# WCA Logos



## Lucas Garron (Dec 16, 2008)

We all know our fantastic WCA logo. But it didn't have to be that way! A simple Google image search for "WCA logo" yiels these other fine candidates: 






--------




--------




--------




--------




--------




--------


----------



## pjk (Dec 16, 2008)

I think a new WCA logo would be nice. Perhaps a contest would be nice.

Here are my opinions on the current WCA logo:
-By looking at the logo without knowing anything about the WCA, you don't know the order of the letters (whether it is CAW, CWA, WCA, etc.).
-The circle around the outside of the cube is redundant.
-The cube in the middle could perhaps use a little more detail. I hate looking at a logo and not knowing what it is.
-I think representing the globe somewhere on the logo would be nice.


----------



## cwdana (Dec 16, 2008)

How about this one:


----------



## shafiqdms1 (Dec 16, 2008)

wait a sec...I just realized this...the cube in the WCA logo has a wrong color scheme.


----------



## Mike Hughey (Dec 16, 2008)

shafiqdms1 said:


> wait a sec...I just realized this...the cube in the WCA logo has a wrong color scheme.



Right - the red should be orange. 

Actually, it matches Japanese color scheme.


----------



## blade740 (Dec 16, 2008)

I think I remember hearing that that was so as not to specifically endorse any company, or something like that.


----------



## qqwref (Dec 16, 2008)

I notice that the colored band around the cube has the same opposite-colors as the Western color scheme. I think we should try to avoid color-scheme bias, at least where the two most common schemes are concerned. I also notice that the cube only reads WCA if you read left-to-right. If you come from a country where you read right-to-left, perhaps you will think it is the WAC? It is not entirely clear.

I'd like to propose a new logo idea. (Could someone be nice enough to draw a mock-up of this? I can make an illustration in Paint, but it won't be very pretty.) Instead of the colored band, you have a stylized globe of the same size.
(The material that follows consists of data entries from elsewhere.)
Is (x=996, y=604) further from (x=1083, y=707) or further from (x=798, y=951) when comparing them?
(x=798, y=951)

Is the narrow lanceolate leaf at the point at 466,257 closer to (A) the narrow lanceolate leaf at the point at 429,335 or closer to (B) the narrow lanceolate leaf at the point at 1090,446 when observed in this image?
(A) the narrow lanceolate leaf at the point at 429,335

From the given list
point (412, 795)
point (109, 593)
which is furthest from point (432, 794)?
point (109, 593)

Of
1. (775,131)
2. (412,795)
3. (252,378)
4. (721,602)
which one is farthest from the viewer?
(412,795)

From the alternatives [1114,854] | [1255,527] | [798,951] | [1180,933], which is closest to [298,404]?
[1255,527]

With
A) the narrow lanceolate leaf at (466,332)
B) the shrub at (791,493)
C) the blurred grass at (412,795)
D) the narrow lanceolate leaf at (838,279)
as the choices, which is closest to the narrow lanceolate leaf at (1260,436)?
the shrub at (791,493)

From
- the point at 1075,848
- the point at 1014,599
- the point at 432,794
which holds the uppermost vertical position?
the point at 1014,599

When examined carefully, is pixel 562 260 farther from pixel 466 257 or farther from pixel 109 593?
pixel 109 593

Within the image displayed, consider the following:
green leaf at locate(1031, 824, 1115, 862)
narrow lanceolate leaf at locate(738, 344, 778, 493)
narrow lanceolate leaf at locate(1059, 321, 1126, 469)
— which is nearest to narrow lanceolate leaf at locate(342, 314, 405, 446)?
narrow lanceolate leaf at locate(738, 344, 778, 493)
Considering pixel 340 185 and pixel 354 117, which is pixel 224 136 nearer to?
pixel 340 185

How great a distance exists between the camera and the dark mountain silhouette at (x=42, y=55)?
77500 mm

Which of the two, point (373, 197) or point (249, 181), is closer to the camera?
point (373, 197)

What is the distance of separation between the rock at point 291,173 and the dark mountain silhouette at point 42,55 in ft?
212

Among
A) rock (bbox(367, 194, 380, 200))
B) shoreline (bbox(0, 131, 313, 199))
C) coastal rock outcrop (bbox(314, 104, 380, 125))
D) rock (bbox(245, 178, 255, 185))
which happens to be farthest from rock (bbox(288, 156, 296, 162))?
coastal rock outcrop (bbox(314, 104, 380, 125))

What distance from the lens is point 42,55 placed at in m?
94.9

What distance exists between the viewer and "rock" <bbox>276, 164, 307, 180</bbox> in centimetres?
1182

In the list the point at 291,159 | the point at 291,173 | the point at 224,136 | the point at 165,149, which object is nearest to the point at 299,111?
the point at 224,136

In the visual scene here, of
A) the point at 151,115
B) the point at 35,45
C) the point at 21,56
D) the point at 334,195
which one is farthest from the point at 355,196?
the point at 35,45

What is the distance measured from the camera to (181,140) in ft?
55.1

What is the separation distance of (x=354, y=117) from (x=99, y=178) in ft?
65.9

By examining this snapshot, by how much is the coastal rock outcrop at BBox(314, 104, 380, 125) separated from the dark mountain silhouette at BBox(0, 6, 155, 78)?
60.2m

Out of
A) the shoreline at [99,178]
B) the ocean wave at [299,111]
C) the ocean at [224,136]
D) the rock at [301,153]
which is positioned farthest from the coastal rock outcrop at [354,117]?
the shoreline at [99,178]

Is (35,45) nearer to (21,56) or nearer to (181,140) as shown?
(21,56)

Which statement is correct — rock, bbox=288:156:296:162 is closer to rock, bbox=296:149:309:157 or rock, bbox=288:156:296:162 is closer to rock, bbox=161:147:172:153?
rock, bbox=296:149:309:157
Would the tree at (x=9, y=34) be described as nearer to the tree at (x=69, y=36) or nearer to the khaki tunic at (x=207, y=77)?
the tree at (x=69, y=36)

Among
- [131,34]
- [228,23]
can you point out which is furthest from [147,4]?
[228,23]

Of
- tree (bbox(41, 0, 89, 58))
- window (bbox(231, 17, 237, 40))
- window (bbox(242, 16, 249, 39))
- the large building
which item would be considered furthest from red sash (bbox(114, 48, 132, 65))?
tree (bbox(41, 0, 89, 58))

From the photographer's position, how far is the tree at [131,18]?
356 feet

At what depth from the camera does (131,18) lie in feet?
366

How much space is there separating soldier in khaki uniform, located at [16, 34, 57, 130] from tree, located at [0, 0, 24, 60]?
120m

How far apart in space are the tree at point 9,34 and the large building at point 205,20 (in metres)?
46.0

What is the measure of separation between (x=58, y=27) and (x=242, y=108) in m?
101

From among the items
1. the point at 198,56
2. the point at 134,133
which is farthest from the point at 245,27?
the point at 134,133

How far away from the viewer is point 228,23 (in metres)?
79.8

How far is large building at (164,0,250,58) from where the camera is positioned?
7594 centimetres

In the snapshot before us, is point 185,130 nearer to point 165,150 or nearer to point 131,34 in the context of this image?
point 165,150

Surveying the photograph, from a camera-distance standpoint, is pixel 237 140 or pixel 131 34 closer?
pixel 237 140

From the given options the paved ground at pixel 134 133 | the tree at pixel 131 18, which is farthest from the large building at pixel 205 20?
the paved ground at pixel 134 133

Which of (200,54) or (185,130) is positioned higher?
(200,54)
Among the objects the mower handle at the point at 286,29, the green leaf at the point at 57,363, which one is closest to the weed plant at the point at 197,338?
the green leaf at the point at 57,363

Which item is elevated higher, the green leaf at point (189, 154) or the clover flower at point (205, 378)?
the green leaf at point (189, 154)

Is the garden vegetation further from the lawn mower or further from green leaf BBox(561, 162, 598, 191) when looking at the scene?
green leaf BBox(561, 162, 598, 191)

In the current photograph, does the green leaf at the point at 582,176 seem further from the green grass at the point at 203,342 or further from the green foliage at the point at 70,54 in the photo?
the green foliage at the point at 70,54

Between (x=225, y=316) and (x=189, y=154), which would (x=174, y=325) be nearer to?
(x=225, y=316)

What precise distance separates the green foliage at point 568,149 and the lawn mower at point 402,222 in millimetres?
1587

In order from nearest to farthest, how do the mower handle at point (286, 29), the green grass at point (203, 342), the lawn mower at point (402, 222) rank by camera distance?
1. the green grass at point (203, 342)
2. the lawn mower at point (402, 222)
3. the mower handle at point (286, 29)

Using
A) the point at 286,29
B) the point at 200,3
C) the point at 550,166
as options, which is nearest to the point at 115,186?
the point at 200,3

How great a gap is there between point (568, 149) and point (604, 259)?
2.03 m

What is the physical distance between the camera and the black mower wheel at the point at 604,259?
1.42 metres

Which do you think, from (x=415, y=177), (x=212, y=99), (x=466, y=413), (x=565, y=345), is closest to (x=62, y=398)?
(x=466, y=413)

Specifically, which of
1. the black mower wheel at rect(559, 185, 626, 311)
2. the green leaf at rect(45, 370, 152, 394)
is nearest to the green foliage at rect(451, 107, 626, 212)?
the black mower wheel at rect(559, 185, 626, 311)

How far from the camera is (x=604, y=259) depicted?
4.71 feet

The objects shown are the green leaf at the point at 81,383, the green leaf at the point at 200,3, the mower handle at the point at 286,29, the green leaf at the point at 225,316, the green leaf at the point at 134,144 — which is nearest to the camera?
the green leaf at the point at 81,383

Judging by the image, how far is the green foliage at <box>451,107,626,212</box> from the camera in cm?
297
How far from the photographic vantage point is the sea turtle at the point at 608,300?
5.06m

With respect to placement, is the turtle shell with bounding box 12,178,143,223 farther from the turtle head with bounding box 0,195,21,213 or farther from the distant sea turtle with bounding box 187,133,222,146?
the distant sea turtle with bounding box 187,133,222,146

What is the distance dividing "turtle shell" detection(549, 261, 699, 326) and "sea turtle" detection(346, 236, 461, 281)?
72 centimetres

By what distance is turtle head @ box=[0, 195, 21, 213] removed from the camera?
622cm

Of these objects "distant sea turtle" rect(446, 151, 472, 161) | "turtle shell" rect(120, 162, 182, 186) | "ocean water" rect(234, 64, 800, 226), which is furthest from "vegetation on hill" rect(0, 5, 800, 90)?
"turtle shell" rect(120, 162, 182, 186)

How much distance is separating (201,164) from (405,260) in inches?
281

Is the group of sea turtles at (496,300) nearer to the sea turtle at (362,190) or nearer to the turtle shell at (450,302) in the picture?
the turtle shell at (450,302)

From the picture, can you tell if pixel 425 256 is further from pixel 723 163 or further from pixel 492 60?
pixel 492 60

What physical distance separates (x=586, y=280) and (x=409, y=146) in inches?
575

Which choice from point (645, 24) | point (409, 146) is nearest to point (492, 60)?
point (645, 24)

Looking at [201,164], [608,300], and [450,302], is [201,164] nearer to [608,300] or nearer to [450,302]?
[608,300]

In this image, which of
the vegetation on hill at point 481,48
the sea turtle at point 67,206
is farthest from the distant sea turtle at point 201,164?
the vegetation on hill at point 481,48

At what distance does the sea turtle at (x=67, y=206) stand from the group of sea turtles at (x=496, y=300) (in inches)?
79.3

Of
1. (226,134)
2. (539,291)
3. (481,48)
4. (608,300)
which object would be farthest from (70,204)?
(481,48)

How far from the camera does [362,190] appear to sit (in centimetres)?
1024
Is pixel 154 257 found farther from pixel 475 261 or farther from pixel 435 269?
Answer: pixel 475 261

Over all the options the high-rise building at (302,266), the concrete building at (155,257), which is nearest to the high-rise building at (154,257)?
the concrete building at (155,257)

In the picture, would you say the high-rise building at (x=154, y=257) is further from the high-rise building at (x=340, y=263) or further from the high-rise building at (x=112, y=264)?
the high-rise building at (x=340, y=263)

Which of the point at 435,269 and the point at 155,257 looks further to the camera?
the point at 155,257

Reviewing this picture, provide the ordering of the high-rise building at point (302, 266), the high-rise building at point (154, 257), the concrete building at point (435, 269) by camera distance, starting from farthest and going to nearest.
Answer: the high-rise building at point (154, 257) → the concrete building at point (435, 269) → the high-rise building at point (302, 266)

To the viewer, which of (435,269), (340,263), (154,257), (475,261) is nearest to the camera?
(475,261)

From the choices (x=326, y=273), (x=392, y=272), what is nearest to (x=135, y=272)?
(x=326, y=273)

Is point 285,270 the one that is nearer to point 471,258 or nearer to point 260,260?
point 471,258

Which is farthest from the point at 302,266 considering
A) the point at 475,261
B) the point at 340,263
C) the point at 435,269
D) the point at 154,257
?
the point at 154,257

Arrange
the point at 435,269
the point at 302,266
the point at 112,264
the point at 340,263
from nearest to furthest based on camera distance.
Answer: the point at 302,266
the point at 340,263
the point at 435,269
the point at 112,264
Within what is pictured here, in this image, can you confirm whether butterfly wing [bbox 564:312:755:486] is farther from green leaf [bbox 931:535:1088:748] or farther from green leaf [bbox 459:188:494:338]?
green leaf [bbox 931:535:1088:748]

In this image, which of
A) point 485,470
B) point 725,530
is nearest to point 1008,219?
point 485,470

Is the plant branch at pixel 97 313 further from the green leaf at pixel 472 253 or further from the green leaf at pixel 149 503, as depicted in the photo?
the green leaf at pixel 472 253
Instead of the cube with letters on it, I suggest a 3x3 of the same size, with black (non-reflective) 'plastic' and completely square stickers. I would also suggest a color scheme of U white F green R red, because this combination appears in both Western and Japanese color schemes. Finally, for the letters, either we could place them under, or we could cut out a small piece of the globe to make it resemble a "C", and then place a larger W and A next to it (although this would mean we would have to shrink the globe/cube a bit).


----------



## Erik (Dec 16, 2008)

I don't think anyone would care at all about wether it's an existing colour scheme or not... really who cares? And people reading from left to right would they even know what the letters WCA are standing for world cube association? Would that change if they would read it backwards? (don't take this too seriously )
Anyway, I do think that the logo can use some updating along with the rest of the WCA website as I state in this thread on the WCA forum. 
http://www.worldcubeassociation.org/forum/viewtopic.php?f=15&t=486 
Sadly only 86 people viewed the thread so far and only Lucas replied saying he liked the idea. Wouldn't it be cool to get a new website with more feats together with a new logo? It would be the start of a more modern and more widely known speedcubing sport


----------



## qqwref (Dec 16, 2008)

I made a mock-up of my logo. It's not intended to be finished or anything. If you don't like the font that's fine because I picked a random one 






Edit: Hm, do we even need the globe? Why not just W


----------



## Erik (Dec 16, 2008)

I like that one, the C looks a bit like it's a pacman eating the cube but that's funny!


----------



## philkt731 (Dec 17, 2008)

qqwref said:


> I made a mock-up of my logo. It's not intended to be finished or anything. If you don't like the font that's fine because I picked a random one
> 
> 
> 
> ...


----------



## fanwuq (Dec 17, 2008)

Get 3 7*7*7 or 6^3 or 5^3 V cubes, take pictures of them when you make a face of each of the cubes spell WCA.
I did this with the 3x3 cube for CTY.


----------



## gogozerg (Dec 17, 2008)

http://grrroux.free.fr/wca/wca_2_4.avi
http://grrroux.free.fr/wca/wca_3.avi


----------



## shafiqdms1 (Dec 17, 2008)

Erik said:


> I like that one, the C looks a bit like it's a pacman eating the cube but that's funny!



yeah, same thing I though


----------



## qqwref (Dec 17, 2008)

fanwuq said:


> Get 3 7*7*7 or 6^3 or 5^3 V cubes, take pictures of them when you make a face of each of the cubes spell WCA.
> I did this with the 3x3 cube for CTY.



Heh, interesting idea. I remember in Germany I spelled out V CUBE with five 6x6s. A picture doesn't really work too well for an official logo though, and just drawing the letters on a virtual cube is too easy to make a logo out of 


gogozerg/gilles: cool videos. It's a very good idea to have a nice animated logo, in case we want to have any official press releases


----------